First, make sure that ImageMagick is installed in your system. On the Mac, brew is the preferred package manager:

brew install imagemagick

To create a small ruby project that uses Mork, cd into a directory of choice, then execute the following shell commands:

mkdir mork_test
cd mork_test
echo "source 'http://rubygems.org'" > Gemfile
echo "gem 'mork'" >> Gemfile
echo "require 'mork'" > mork_test.rb
echo "include Mork" >> mork_test.rb
bundle install

Edit the file mork_test.rb with the code snippets below, then execute the following shell command to see the result:

bundle exec ruby mork_test.rb

Generating response sheets with SheetPDF

Response sheets are created through the Mork::SheetPDF class. Two pieces of information must be provided to the class constructor to produce a meaningful object:

  • content: what to place on the sheet, such as how many response items and choices, what to write in the header, the number to print as a barcode
  • layout: sizes, margins, spacing, fonts, etc., of each of the printed elements

Let’s look at each argument in turn.

content

The content argument should be a hash like the following:

content = {
  # the response sheet's unique identifier; it is printed
  # in binary form as a barcode at the bottom of the sheet
  barcode: 123456,
  # number of items and number of choices per item
  # in this case: 100 items with 5 choices each
  choices: [5] * 100,
  # stuff to print in the header
  header: {
    name: 'John Doe UI354320',
    title: 'Anatomy and Physiology test, Sept 20, 2014',
    code:  '201.48',
    signature: 'Signature'
  }
}

These are the key-value pairs that the content hash should contain:

  • barcode: an integer number, the sheet's unique identifier
  • choices: an array of integers, specifiying the number of items in the test (the length of the array) and the number of choices available for each item (the array values)

--- Data ---
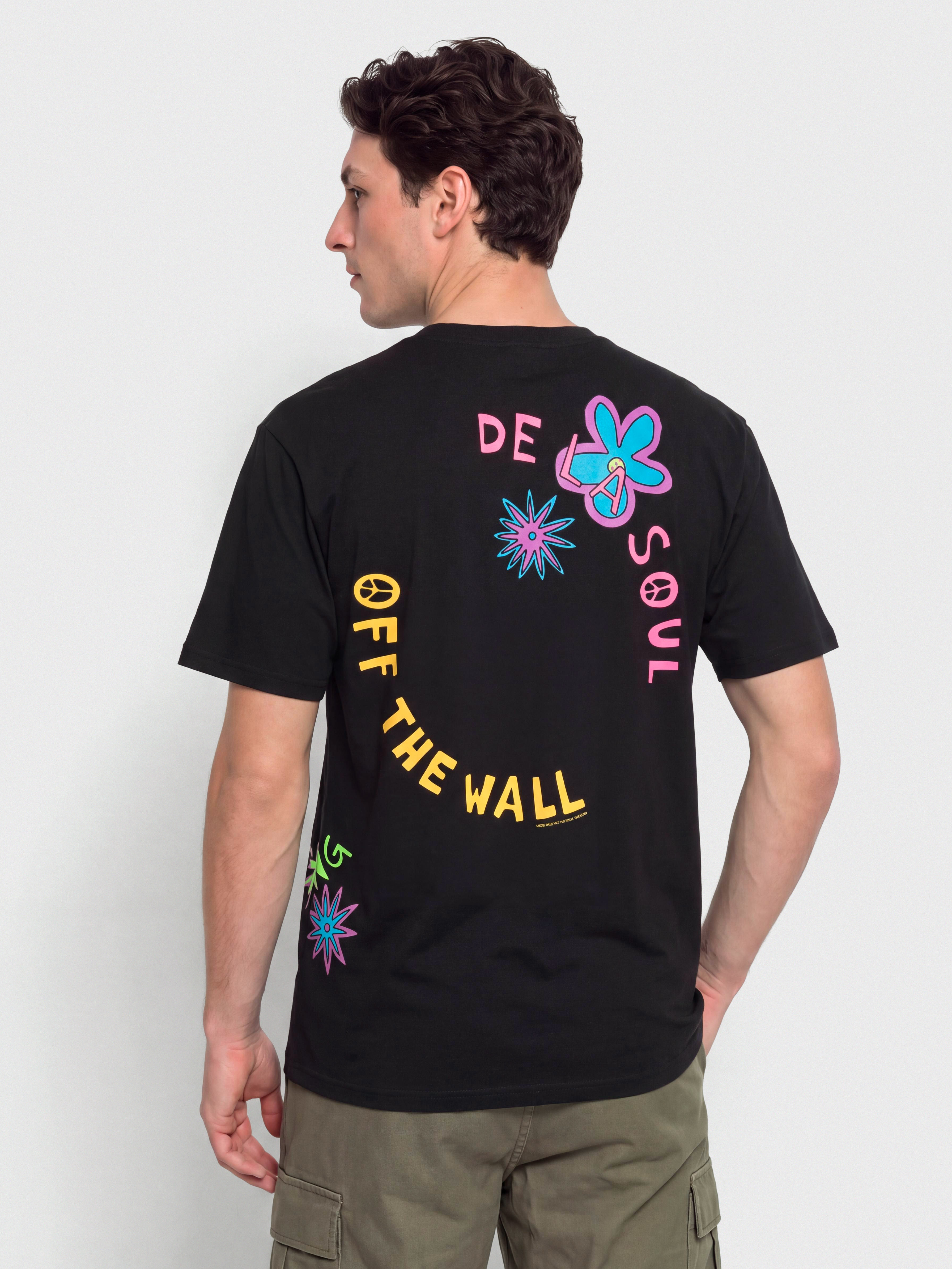 Vans T-Shirt De La Soul 3 Feet High And Rising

--- Exercises ---
[a] Quote the Mork guide from the words "These are the" through the words "(the array values)".
[b] Shorten the paragraph in the Mork guide that begins "Response sheets are created through the Mork::SheetPDF class" while keeping its main facts.
[c] Continue the Mork guide from the end of its last sentence.
None of the data is needed for this work.

--- Set of answers ---
[a]
These are the key-value pairs that the content hash should contain:

  • barcode: an integer number, the sheet's unique identifier
  • choices: an array of integers, specifiying the number of items in the test (the length of the array) and the number of choices available for each item (the array values)

[b] The Mork::SheetPDF class creates response sheets, and its constructor needs two pieces of information to produce a meaningful object.

[c]
  • header: a (sub)hash of key-value pairs defining the content of named header elements; in each pair, the key is the name of one header element, while the value is the rendered content; the actually available elements are defined in the layout (see below)

layout

The layout argument is also defined as a hash, but because of its length and since the layout often stays identical across many response sheets, it is usually more convenient to write the information in a YAML file and pass its path/filename to the SheetPDF constructor instead. Here is the YAML version of a standard layout hash. Please note that the parameters with an (*) in the comment have no effect on PDF production, but are relevant to OMR scan (see further below).

page_size:                # all measurements in mm
  width:          210     # width of the paper sheet
  height:         297     # height of the paper sheet
reg_marks:         
  margin:          10     # distance from each page border to registration mark center
  radius:           2.5   # registration mark radius
  crop:            12     # size of the registration mark search area (*)
  offset:           2     # distance between the search area and each page border (*)
  blur:             2     # size of a gaussian blur filter to smooth overly pixelated registration marks (0 to skip)
  dilate:           5     # size of a “dilate” filter to get rid of stray noise (0 to skip)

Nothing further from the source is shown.